D is for Disorientation . For Molly, this was wandering aimlessly outside and in the house. A dog (or cat—CDS can affect old cats too) will appear confused by their surroundings. Some dogs will go to the hinge side of the door when they need to go outside. Others will stare blankly at a wall or get stuck in a corner. Appetite can seem to decrease if the pet forgets where the food bowl is located.
I is for Interaction changes with family members. Molly started barking and being aggressive with other dogs in the family for no obvious reason. Some dogs become very anxious and clingy. They may need constant contact with their owner and follow them around the house. Other dogs with CDS stop greeting their owner at the door.
S is for Sleep-wake cycle changes . Prior to CDS, Molly would lie down by 10:00 p.m. and stay asleep until the owners got up the next morning. But as her CDS progressed, it could take hours to calm her down and get her to sleep, and then she’d wake up at 4:00 a.m. panting, barking, and wanting to go outside, at which time she would just stand and stare. She was also sleeping a lot during the day.
H is for House-training breaks . For a long time, Molly didn’t have any urine or stool accidents in the house, probably because the dogs in the household were let out frequently during the day. Some dogs with CDS will go outside, forget what they needed to do, then go back inside the house and urinate. Old cats may start urinating or defecating around the house.
A is for Activity level changes . Molly wandered aimlessly around the house. If another dog was lying in her path, she became agitated and couldn’t figure out how to walk around him. She would just stand and bark until the other dog moved. Many dogs will also have less interest in playing and cats will spend less time grooming.
Mental stimulation is very important for all pets, but particularly for those with CDS. Molly’s owners worked hard at keeping up her quality of life. They gave her several different supplements made for dogs with CDS. Daily walks and balance exercises on a disc kept her in shape.
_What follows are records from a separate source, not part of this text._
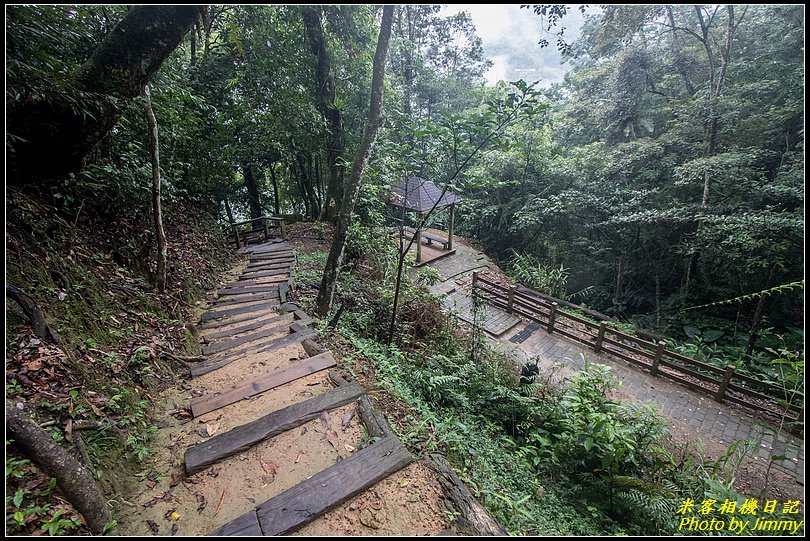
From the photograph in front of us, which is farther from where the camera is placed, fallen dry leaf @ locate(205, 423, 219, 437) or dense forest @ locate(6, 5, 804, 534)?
dense forest @ locate(6, 5, 804, 534)

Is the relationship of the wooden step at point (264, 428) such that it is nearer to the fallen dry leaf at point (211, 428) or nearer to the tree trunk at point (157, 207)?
the fallen dry leaf at point (211, 428)

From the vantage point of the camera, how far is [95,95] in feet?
10.4

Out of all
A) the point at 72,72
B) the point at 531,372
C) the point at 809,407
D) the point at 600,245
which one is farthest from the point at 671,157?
the point at 72,72

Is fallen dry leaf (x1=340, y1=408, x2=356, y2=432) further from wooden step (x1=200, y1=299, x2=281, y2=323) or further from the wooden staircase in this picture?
wooden step (x1=200, y1=299, x2=281, y2=323)

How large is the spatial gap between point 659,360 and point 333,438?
7.51m

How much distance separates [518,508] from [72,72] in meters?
5.73

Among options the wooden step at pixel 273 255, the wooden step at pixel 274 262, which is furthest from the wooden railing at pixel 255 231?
the wooden step at pixel 274 262

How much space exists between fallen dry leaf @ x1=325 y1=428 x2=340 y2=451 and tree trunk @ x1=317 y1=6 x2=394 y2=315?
2845mm

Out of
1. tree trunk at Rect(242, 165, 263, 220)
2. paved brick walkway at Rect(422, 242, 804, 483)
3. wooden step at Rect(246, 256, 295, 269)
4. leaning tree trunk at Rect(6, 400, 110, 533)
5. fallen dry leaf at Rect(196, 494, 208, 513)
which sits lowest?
paved brick walkway at Rect(422, 242, 804, 483)

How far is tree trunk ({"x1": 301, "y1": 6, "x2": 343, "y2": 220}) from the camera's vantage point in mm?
8711

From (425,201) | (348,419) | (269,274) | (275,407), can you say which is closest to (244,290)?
(269,274)

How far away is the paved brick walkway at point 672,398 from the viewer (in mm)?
5391

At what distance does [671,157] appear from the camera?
1030cm

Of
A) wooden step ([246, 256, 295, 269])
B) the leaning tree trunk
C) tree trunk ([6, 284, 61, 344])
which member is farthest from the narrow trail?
wooden step ([246, 256, 295, 269])
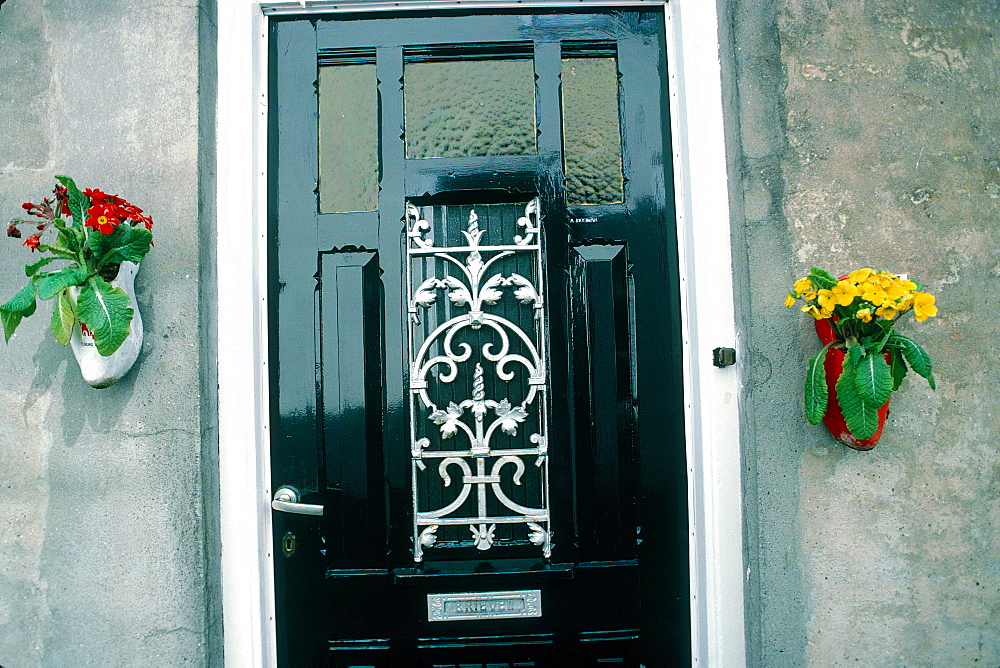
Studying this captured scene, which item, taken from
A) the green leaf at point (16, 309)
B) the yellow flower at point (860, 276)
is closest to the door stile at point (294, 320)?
the green leaf at point (16, 309)

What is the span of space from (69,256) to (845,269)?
2.32 meters

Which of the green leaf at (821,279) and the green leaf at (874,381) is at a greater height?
the green leaf at (821,279)

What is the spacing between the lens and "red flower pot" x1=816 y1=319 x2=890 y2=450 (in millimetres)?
1581

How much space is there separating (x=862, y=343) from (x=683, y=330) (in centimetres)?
53

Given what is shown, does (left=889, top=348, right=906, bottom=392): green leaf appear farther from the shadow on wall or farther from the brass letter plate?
the shadow on wall

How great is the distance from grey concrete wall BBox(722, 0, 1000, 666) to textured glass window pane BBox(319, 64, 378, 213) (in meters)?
1.25

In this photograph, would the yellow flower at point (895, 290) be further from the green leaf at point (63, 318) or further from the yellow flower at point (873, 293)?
the green leaf at point (63, 318)

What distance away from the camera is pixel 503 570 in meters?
1.87

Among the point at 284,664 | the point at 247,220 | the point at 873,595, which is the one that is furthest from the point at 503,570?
the point at 247,220

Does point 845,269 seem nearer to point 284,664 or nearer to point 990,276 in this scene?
point 990,276

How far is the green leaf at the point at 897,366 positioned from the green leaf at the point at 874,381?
0.23 feet

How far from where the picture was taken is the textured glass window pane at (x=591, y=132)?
76.4 inches

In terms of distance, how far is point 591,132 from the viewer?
6.42 feet

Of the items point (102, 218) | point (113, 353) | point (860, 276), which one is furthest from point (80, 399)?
point (860, 276)
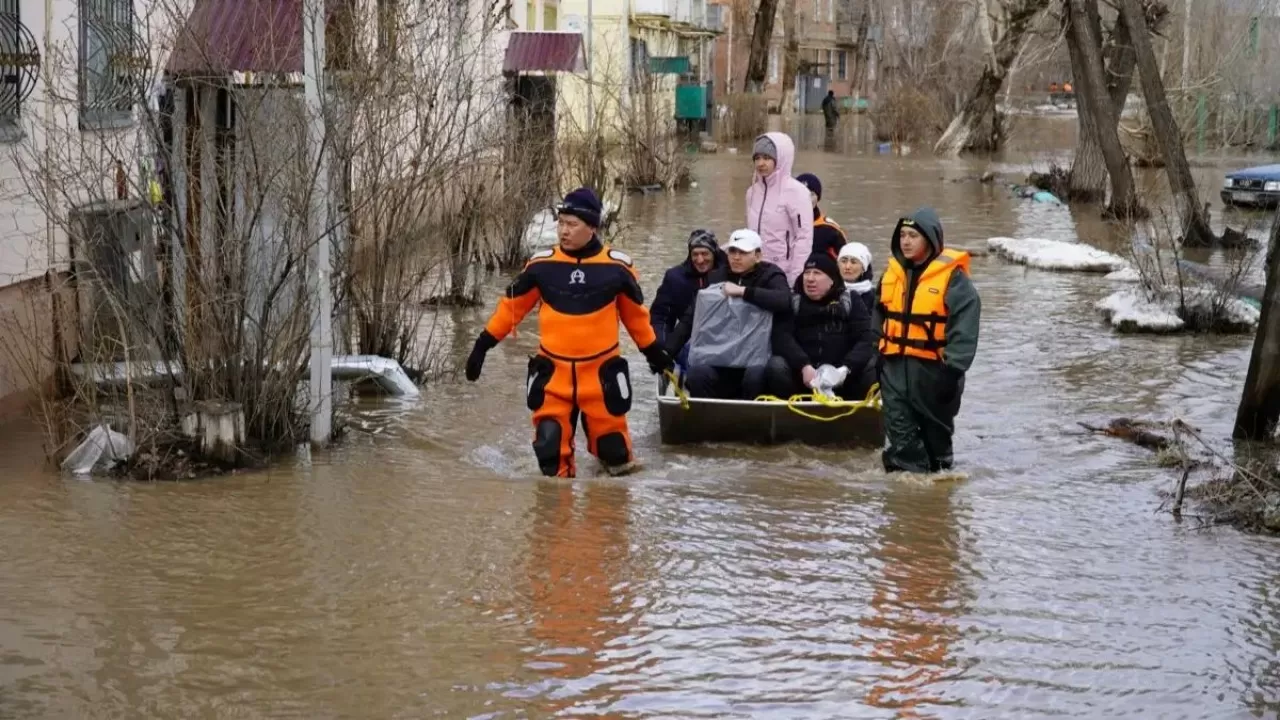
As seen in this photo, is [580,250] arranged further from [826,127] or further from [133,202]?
[826,127]

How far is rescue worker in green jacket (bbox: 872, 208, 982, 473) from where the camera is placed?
8.68 meters

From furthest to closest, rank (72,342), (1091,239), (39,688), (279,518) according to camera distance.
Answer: (1091,239), (72,342), (279,518), (39,688)

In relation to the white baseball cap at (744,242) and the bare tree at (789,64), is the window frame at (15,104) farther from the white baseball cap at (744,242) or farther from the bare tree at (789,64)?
the bare tree at (789,64)

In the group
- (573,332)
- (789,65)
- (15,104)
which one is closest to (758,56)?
(789,65)

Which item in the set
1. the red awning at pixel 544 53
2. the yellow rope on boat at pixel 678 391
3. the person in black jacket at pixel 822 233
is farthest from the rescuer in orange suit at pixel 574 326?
the red awning at pixel 544 53

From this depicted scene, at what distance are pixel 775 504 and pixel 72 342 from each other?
4716 millimetres

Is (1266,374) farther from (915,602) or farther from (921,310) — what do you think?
(915,602)

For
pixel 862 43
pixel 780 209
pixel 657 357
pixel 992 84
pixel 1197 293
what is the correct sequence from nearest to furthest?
pixel 657 357, pixel 780 209, pixel 1197 293, pixel 992 84, pixel 862 43

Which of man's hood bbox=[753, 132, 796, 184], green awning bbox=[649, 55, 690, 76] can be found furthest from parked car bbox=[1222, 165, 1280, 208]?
green awning bbox=[649, 55, 690, 76]

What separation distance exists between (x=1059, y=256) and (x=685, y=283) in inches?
428

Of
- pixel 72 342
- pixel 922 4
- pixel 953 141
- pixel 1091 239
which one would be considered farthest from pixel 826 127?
pixel 72 342

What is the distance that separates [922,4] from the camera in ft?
246

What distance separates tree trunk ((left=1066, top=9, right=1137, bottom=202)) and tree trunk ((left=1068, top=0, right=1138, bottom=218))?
141cm

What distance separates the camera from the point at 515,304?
28.7ft
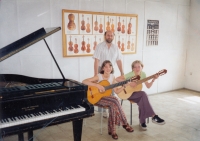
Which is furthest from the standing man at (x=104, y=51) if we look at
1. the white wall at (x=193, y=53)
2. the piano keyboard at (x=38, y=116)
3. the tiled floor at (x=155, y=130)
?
the white wall at (x=193, y=53)

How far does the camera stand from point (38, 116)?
Answer: 2.18 meters

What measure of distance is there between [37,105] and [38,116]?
128 millimetres

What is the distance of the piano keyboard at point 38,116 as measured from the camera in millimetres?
2020

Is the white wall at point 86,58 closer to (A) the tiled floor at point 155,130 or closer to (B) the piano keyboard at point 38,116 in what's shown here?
(A) the tiled floor at point 155,130

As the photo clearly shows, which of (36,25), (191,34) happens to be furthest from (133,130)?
(191,34)

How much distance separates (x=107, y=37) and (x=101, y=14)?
0.89 metres

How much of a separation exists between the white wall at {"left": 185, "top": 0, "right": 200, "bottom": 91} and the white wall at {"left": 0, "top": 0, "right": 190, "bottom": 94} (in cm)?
13

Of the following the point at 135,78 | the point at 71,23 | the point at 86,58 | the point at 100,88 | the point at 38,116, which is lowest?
the point at 38,116

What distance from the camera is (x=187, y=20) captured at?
5797 millimetres

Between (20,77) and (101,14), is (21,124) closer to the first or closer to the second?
(20,77)

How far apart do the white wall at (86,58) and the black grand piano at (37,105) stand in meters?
1.46

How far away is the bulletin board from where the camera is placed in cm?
416

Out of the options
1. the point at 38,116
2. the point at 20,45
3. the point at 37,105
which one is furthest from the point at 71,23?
the point at 38,116

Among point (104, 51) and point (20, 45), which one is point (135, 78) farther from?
point (20, 45)
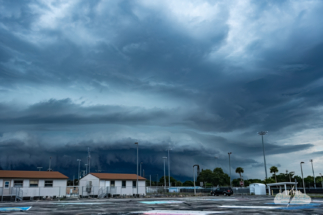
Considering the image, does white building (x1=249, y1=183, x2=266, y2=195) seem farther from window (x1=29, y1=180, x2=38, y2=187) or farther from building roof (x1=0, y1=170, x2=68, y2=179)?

She played hide and seek games and was rewarded with treats when she found the owners. They also hid food or toys and told her to go find it. Feeding puzzles, where the dog has to paw at something to get the treat, were also useful.
To keep her occupied during the day and less likely to randomly bark, she got Kong toys filled with frozen peanut butter and plain yogurt. Stairs were blocked off to prevent her tumbling down them, and ramps outside were marked with essential oils to help her find them.
Bedtime was a source of anxiety for both the owners and Molly. I prescribed various antianxiety medications for her, some of which helped provide sedation. Her owners also used Adaptil, a pheromone spray with calming effects, and essential oils to help calm her. One owner would lie next to her at bedtime and use long stroking motions to relax her.
Acupuncture was also helpful for the anxiety, and she was calmer after those sessions. Molly’s CDS was managed for many months, and she celebrated her 16th birthday in style. But then she developed fecal incontinence and pooped randomly in the house. At that point her quality of life was compromised, and I euthanized her.
With dogs and cats living to very old age, CDS is becoming more common. There isn’t a cure, but it can be managed, improving everyone’s quality of life. If you think your pet is showing signs of senility, please talk with your veterinarian about treatments and medications. This is trial and error, but with love and perseverance, hopefully your pet can live a long and happy life, just like Molly.